━━ DATA SHOWN ━━

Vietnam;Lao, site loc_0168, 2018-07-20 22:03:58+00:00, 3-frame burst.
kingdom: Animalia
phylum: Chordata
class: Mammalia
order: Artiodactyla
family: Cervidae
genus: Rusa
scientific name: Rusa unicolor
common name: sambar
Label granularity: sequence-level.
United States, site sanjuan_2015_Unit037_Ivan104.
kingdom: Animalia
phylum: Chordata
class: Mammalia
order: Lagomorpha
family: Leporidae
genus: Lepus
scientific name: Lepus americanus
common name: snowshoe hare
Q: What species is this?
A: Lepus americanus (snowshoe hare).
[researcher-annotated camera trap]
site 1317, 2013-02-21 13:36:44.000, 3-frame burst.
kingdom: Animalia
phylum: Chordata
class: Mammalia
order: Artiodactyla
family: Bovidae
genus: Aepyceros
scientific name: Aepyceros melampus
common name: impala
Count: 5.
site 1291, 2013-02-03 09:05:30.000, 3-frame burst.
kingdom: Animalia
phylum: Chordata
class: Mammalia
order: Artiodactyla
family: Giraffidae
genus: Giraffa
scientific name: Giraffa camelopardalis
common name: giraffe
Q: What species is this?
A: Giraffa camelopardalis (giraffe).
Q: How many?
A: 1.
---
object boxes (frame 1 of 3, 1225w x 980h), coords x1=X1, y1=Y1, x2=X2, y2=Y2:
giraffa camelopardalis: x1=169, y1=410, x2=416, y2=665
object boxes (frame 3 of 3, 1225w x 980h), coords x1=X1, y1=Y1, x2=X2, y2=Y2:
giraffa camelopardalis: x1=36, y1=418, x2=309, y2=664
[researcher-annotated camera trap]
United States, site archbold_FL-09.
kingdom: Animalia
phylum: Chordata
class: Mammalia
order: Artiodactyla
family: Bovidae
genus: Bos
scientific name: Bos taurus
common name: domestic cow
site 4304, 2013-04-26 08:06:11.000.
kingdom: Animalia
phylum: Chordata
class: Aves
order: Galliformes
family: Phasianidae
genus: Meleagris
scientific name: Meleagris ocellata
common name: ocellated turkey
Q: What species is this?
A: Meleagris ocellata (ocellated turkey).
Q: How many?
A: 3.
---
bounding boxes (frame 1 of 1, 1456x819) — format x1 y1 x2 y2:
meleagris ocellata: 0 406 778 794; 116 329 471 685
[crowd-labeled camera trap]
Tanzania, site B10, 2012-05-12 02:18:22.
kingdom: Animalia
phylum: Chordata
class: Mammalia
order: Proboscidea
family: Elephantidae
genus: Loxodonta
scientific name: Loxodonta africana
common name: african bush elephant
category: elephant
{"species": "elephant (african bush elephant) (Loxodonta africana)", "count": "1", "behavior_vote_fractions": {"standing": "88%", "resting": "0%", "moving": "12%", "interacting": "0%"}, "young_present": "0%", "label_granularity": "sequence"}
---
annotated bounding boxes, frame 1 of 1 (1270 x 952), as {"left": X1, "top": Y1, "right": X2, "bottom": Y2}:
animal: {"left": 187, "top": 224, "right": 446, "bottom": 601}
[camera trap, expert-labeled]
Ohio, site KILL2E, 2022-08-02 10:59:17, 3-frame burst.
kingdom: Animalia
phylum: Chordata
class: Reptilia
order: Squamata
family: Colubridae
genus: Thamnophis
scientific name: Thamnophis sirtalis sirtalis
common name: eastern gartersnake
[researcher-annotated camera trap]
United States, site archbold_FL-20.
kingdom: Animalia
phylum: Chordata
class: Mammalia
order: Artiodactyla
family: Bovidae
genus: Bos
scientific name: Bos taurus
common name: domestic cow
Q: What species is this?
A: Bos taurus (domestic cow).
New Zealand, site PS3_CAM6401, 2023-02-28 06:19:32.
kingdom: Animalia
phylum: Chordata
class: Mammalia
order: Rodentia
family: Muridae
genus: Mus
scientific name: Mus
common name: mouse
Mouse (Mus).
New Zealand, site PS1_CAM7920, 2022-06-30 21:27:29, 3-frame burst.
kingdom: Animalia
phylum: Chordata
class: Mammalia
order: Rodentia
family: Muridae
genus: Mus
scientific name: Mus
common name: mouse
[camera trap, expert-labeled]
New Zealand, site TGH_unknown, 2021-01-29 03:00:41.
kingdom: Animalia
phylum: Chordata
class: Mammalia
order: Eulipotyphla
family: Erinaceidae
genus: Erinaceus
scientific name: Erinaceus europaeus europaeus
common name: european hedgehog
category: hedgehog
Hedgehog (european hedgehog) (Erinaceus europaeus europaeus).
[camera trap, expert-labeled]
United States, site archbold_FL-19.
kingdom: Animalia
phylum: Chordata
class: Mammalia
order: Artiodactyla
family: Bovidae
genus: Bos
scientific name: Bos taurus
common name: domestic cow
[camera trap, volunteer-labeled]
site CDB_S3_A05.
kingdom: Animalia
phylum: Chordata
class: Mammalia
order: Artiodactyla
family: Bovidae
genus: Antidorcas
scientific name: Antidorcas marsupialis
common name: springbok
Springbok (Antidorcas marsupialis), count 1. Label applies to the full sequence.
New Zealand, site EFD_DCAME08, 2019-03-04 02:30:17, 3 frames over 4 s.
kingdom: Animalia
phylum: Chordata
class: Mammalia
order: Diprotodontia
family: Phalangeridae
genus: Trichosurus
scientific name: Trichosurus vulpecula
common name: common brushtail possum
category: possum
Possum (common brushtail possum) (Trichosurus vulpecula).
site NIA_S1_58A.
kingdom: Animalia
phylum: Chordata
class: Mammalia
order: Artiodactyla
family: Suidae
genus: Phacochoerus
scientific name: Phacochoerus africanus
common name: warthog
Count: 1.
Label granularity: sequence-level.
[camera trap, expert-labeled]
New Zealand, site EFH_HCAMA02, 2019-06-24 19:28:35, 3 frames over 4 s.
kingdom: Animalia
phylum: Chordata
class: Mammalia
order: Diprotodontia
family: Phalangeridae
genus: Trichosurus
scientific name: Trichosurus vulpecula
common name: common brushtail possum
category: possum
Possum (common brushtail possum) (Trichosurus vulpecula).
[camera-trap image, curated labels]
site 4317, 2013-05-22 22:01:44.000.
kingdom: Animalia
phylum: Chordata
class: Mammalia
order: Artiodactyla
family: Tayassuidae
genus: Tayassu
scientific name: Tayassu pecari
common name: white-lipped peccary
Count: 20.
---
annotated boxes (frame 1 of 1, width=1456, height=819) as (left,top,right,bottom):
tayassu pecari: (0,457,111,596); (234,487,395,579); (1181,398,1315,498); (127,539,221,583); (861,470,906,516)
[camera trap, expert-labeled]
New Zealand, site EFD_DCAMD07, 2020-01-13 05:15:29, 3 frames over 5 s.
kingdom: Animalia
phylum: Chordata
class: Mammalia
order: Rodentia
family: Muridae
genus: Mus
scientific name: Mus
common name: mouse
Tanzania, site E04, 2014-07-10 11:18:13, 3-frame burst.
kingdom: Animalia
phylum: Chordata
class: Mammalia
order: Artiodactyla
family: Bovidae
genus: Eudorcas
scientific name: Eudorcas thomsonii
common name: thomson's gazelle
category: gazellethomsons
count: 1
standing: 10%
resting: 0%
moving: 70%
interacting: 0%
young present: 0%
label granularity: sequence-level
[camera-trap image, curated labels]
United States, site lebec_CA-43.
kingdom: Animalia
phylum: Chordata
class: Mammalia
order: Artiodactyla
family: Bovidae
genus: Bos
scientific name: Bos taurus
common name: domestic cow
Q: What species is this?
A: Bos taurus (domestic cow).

━━━

Your reply should contain every record, unchanged and complete.

Vietnam;Lao, site loc_0168, 2018-07-20 22:03:58+00:00, 3-frame burst.
kingdom: Animalia
phylum: Chordata
class: Mammalia
order: Artiodactyla
family: Cervidae
genus: Rusa
scientific name: Rusa unicolor
common name: sambar
Label granularity: sequence-level.
United States, site sanjuan_2015_Unit037_Ivan104.
kingdom: Animalia
phylum: Chordata
class: Mammalia
order: Lagomorpha
family: Leporidae
genus: Lepus
scientific name: Lepus americanus
common name: snowshoe hare
Q: What species is this?
A: Lepus americanus (snowshoe hare).
[researcher-annotated camera trap]
site 1317, 2013-02-21 13:36:44.000, 3-frame burst.
kingdom: Animalia
phylum: Chordata
class: Mammalia
order: Artiodactyla
family: Bovidae
genus: Aepyceros
scientific name: Aepyceros melampus
common name: impala
Count: 5.
site 1291, 2013-02-03 09:05:30.000, 3-frame burst.
kingdom: Animalia
phylum: Chordata
class: Mammalia
order: Artiodactyla
family: Giraffidae
genus: Giraffa
scientific name: Giraffa camelopardalis
common name: giraffe
Q: What species is this?
A: Giraffa camelopardalis (giraffe).
Q: How many?
A: 1.
---
object boxes (frame 1 of 3, 1225w x 980h), coords x1=X1, y1=Y1, x2=X2, y2=Y2:
giraffa camelopardalis: x1=169, y1=410, x2=416, y2=665
object boxes (frame 3 of 3, 1225w x 980h), coords x1=X1, y1=Y1, x2=X2, y2=Y2:
giraffa camelopardalis: x1=36, y1=418, x2=309, y2=664
[researcher-annotated camera trap]
United States, site archbold_FL-09.
kingdom: Animalia
phylum: Chordata
class: Mammalia
order: Artiodactyla
family: Bovidae
genus: Bos
scientific name: Bos taurus
common name: domestic cow
site 4304, 2013-04-26 08:06:11.000.
kingdom: Animalia
phylum: Chordata
class: Aves
order: Galliformes
family: Phasianidae
genus: Meleagris
scientific name: Meleagris ocellata
common name: ocellated turkey
Q: What species is this?
A: Meleagris ocellata (ocellated turkey).
Q: How many?
A: 3.
---
bounding boxes (frame 1 of 1, 1456x819) — format x1 y1 x2 y2:
meleagris ocellata: 0 406 778 794; 116 329 471 685
[crowd-labeled camera trap]
Tanzania, site B10, 2012-05-12 02:18:22.
kingdom: Animalia
phylum: Chordata
class: Mammalia
order: Proboscidea
family: Elephantidae
genus: Loxodonta
scientific name: Loxodonta africana
common name: african bush elephant
category: elephant
{"species": "elephant (african bush elephant) (Loxodonta africana)", "count": "1", "behavior_vote_fractions": {"standing": "88%", "resting": "0%", "moving": "12%", "interacting": "0%"}, "young_present": "0%", "label_granularity": "sequence"}
---
annotated bounding boxes, frame 1 of 1 (1270 x 952), as {"left": X1, "top": Y1, "right": X2, "bottom": Y2}:
animal: {"left": 187, "top": 224, "right": 446, "bottom": 601}
[camera trap, expert-labeled]
Ohio, site KILL2E, 2022-08-02 10:59:17, 3-frame burst.
kingdom: Animalia
phylum: Chordata
class: Reptilia
order: Squamata
family: Colubridae
genus: Thamnophis
scientific name: Thamnophis sirtalis sirtalis
common name: eastern gartersnake
[researcher-annotated camera trap]
United States, site archbold_FL-20.
kingdom: Animalia
phylum: Chordata
class: Mammalia
order: Artiodactyla
family: Bovidae
genus: Bos
scientific name: Bos taurus
common name: domestic cow
Q: What species is this?
A: Bos taurus (domestic cow).
New Zealand, site PS3_CAM6401, 2023-02-28 06:19:32.
kingdom: Animalia
phylum: Chordata
class: Mammalia
order: Rodentia
family: Muridae
genus: Mus
scientific name: Mus
common name: mouse
Mouse (Mus).
New Zealand, site PS1_CAM7920, 2022-06-30 21:27:29, 3-frame burst.
kingdom: Animalia
phylum: Chordata
class: Mammalia
order: Rodentia
family: Muridae
genus: Mus
scientific name: Mus
common name: mouse
[camera trap, expert-labeled]
New Zealand, site TGH_unknown, 2021-01-29 03:00:41.
kingdom: Animalia
phylum: Chordata
class: Mammalia
order: Eulipotyphla
family: Erinaceidae
genus: Erinaceus
scientific name: Erinaceus europaeus europaeus
common name: european hedgehog
category: hedgehog
Hedgehog (european hedgehog) (Erinaceus europaeus europaeus).
[camera trap, expert-labeled]
United States, site archbold_FL-19.
kingdom: Animalia
phylum: Chordata
class: Mammalia
order: Artiodactyla
family: Bovidae
genus: Bos
scientific name: Bos taurus
common name: domestic cow
[camera trap, volunteer-labeled]
site CDB_S3_A05.
kingdom: Animalia
phylum: Chordata
class: Mammalia
order: Artiodactyla
family: Bovidae
genus: Antidorcas
scientific name: Antidorcas marsupialis
common name: springbok
Springbok (Antidorcas marsupialis), count 1. Label applies to the full sequence.
New Zealand, site EFD_DCAME08, 2019-03-04 02:30:17, 3 frames over 4 s.
kingdom: Animalia
phylum: Chordata
class: Mammalia
order: Diprotodontia
family: Phalangeridae
genus: Trichosurus
scientific name: Trichosurus vulpecula
common name: common brushtail possum
category: possum
Possum (common brushtail possum) (Trichosurus vulpecula).
site NIA_S1_58A.
kingdom: Animalia
phylum: Chordata
class: Mammalia
order: Artiodactyla
family: Suidae
genus: Phacochoerus
scientific name: Phacochoerus africanus
common name: warthog
Count: 1.
Label granularity: sequence-level.
[camera trap, expert-labeled]
New Zealand, site EFH_HCAMA02, 2019-06-24 19:28:35, 3 frames over 4 s.
kingdom: Animalia
phylum: Chordata
class: Mammalia
order: Diprotodontia
family: Phalangeridae
genus: Trichosurus
scientific name: Trichosurus vulpecula
common name: common brushtail possum
category: possum
Possum (common brushtail possum) (Trichosurus vulpecula).
[camera-trap image, curated labels]
site 4317, 2013-05-22 22:01:44.000.
kingdom: Animalia
phylum: Chordata
class: Mammalia
order: Artiodactyla
family: Tayassuidae
genus: Tayassu
scientific name: Tayassu pecari
common name: white-lipped peccary
Count: 20.
---
annotated boxes (frame 1 of 1, width=1456, height=819) as (left,top,right,bottom):
tayassu pecari: (0,457,111,596); (234,487,395,579); (1181,398,1315,498); (127,539,221,583); (861,470,906,516)
[camera trap, expert-labeled]
New Zealand, site EFD_DCAMD07, 2020-01-13 05:15:29, 3 frames over 5 s.
kingdom: Animalia
phylum: Chordata
class: Mammalia
order: Rodentia
family: Muridae
genus: Mus
scientific name: Mus
common name: mouse
Tanzania, site E04, 2014-07-10 11:18:13, 3-frame burst.
kingdom: Animalia
phylum: Chordata
class: Mammalia
order: Artiodactyla
family: Bovidae
genus: Eudorcas
scientific name: Eudorcas thomsonii
common name: thomson's gazelle
category: gazellethomsons
count: 1
standing: 10%
resting: 0%
moving: 70%
interacting: 0%
young present: 0%
label granularity: sequence-level
[camera-trap image, curated labels]
United States, site lebec_CA-43.
kingdom: Animalia
phylum: Chordata
class: Mammalia
order: Artiodactyla
family: Bovidae
genus: Bos
scientific name: Bos taurus
common name: domestic cow
Q: What species is this?
A: Bos taurus (domestic cow).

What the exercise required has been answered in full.